▸ **WHAT IS REQUIRED**
Please rewrite the entries below as a numbered list, skipping any blank lines and leaving the picture markers out of your answer.

(Beginning of DATA RECORDS)

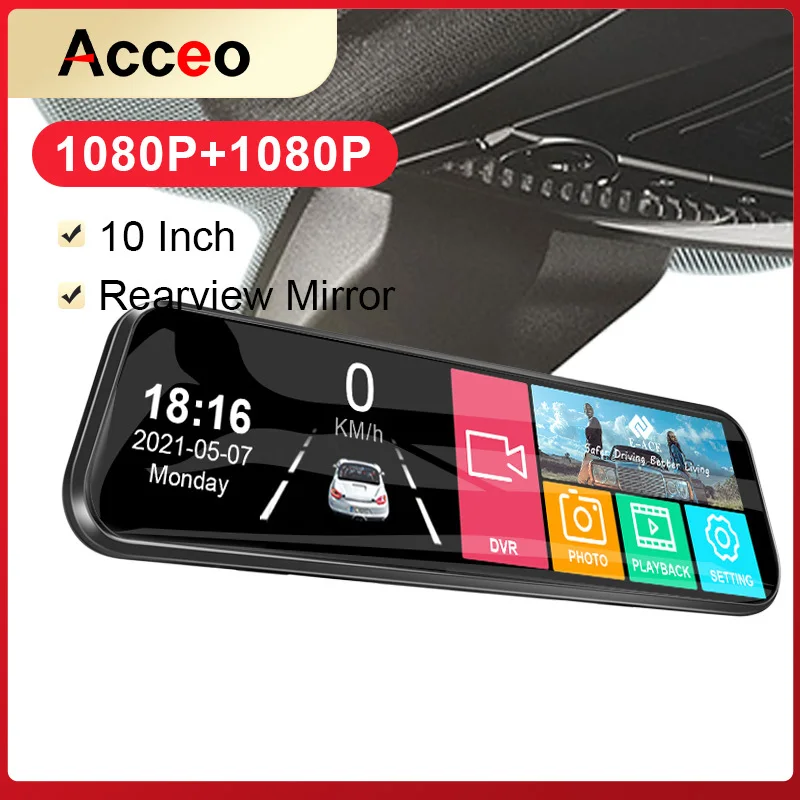 Зеркало заднего вида с сенсорным экраном диагональю 10 дюймов | Автомобили и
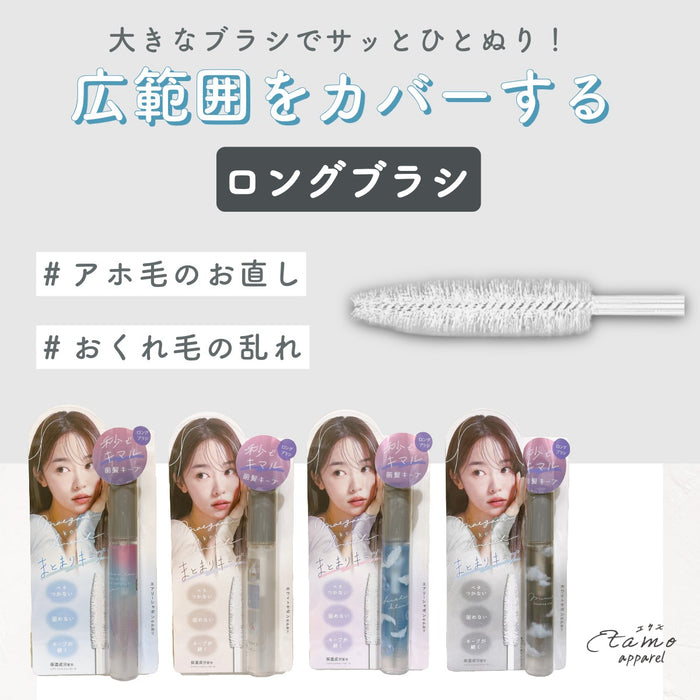 前髪 キープ ブラシ キープが続く ベタつかない 固めない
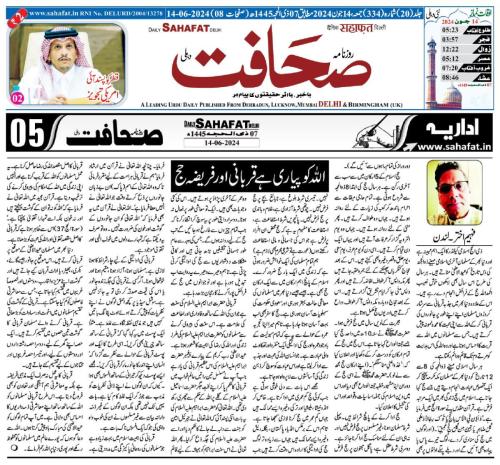 WhatsApp-Image-2024-06-16-at-6.15.56-PM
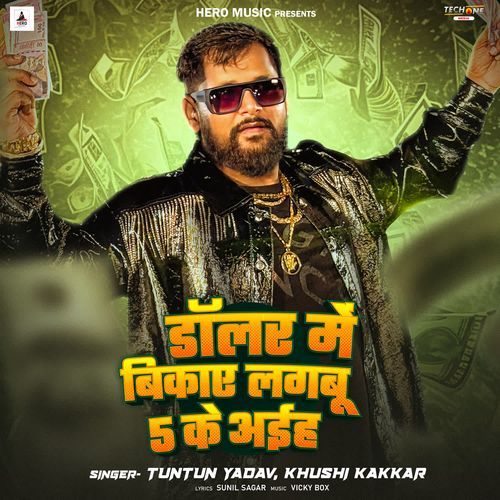 Dollar me Bikaye lagbu 5 ke aiha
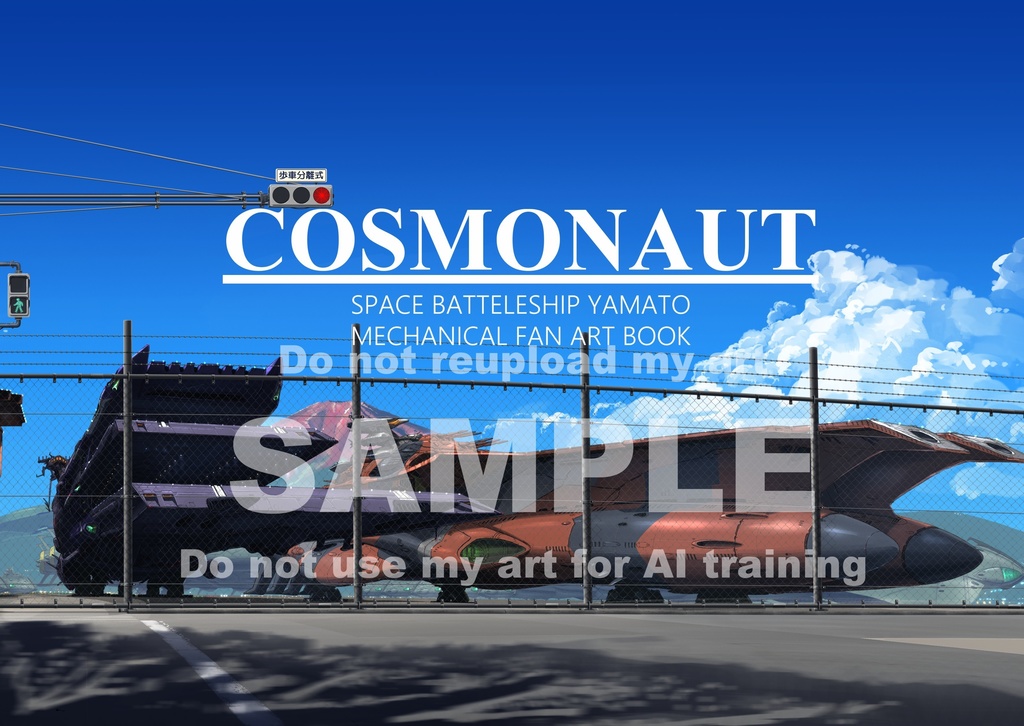 COSMONAUT/space battle ship yamato mechanical fan art book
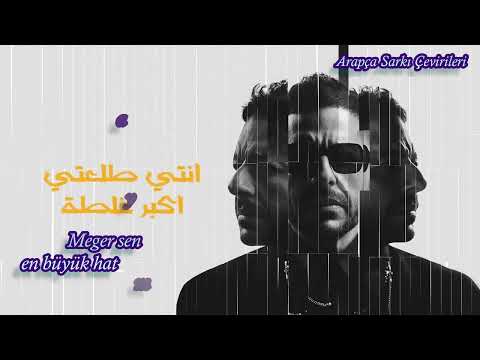 Mohamed Hamaki Aalo Anni Eih "Benim hakkımda ne dediler" Türkçe Altyazılı  Turkish Sub.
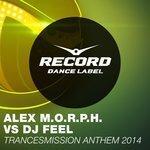 Слушать альбом - Trancemission Anthem 2014
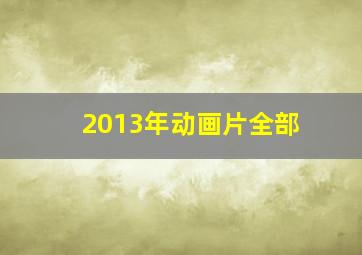 2013年动画片全部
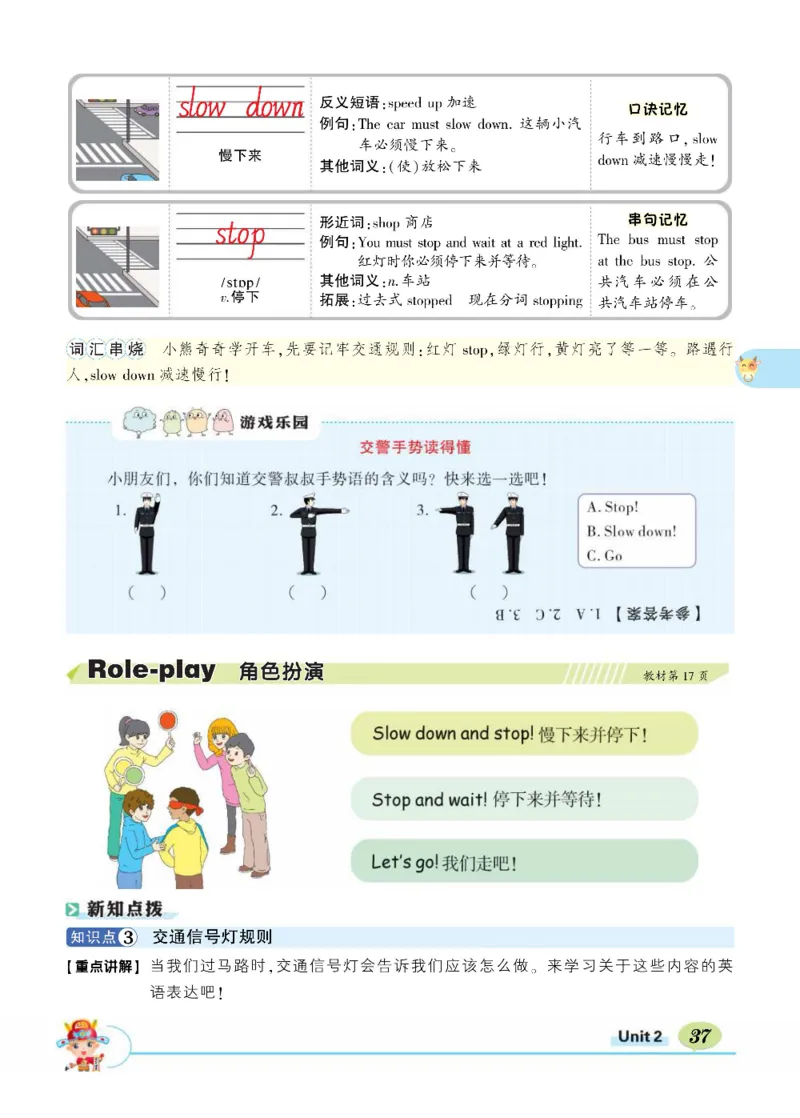 状元大课堂六年级上册英语人教PEP版正文_26春四年级上下册人教版_四上英语合集人教版PEP英语四年级上册新教材（教学视频+课件+动画+音频+练习+教案）_17练习资料_《状元导学案》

(End of DATA RECORDS)

▸ **WRITTEN ANSWER**
1.  Зеркало заднего вида с сенсорным экраном диагональю 10 дюймов | Автомобили и
2.  前髪 キープ ブラシ キープが続く ベタつかない 固めない
3.  WhatsApp-Image-2024-06-16-at-6.15.56-PM
4.  Dollar me Bikaye lagbu 5 ke aiha
5.  COSMONAUT/space battle ship yamato mechanical fan art book
6.  Mohamed Hamaki Aalo Anni Eih "Benim hakkımda ne dediler" Türkçe Altyazılı  Turkish Sub.
7.  Слушать альбом - Trancemission Anthem 2014
8.  2013年动画片全部
9.  状元大课堂六年级上册英语人教PEP版正文_26春四年级上下册人教版_四上英语合集人教版PEP英语四年级上册新教材（教学视频+课件+动画+音频+练习+教案）_17练习资料_《状元导学案》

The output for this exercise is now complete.